══ DOCUMENT

This course will explore the emergence of contemporary antisemitism
in the United States, with a concentration on popular culture, the
hip-hop community, and sports, while analysing its historical and
ideological roots. This course will also assess how and why academia is
silent on issues pertaining to antisemitism; and why Jewish people are
being increasingly labelled as white and racist in our best
universities; just one generation after being hunted and exterminated
due to the racist ideologies that defined the Jewish People as an
inferior race and a threat to the purity of the white Aryan nation.

════

REQUIREMENTS:
(1) Answer these questions from the course description:
(a) In which country does the course explore the emergence of contemporary antisemitism?
(b) Which three areas does the course concentrate on?
(c) As what are Jewish people increasingly being labelled in universities?
(2) Copy the course description between "This course will explore" and "white Aryan nation.", inclusive, substituting "the media" for "academia".
The listing is separate material, unrelated to the course description.

══ DATA

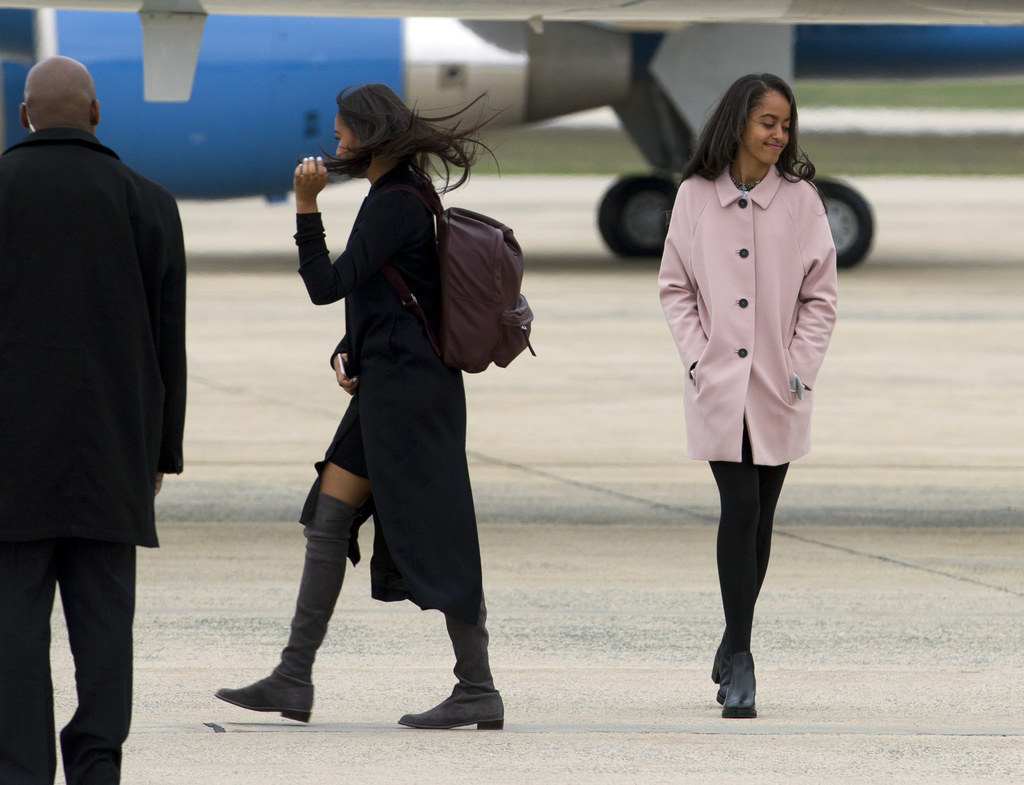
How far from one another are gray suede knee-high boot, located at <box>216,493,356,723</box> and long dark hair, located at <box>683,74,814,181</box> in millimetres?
1494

════

ANSWERS BELOW:
(1)
(a) The United States.
(b) Popular culture, the hip-hop community, and sports.
(c) As white and racist.

(2)
This course will explore the emergence of contemporary antisemitism
in the United States, with a concentration on popular culture, the
hip-hop community, and sports, while analysing its historical and
ideological roots. This course will also assess how and why the media is
silent on issues pertaining to antisemitism; and why Jewish people are
being increasingly labelled as white and racist in our best
universities; just one generation after being hunted and exterminated
due to the racist ideologies that defined the Jewish People as an
inferior race and a threat to the purity of the white Aryan nation.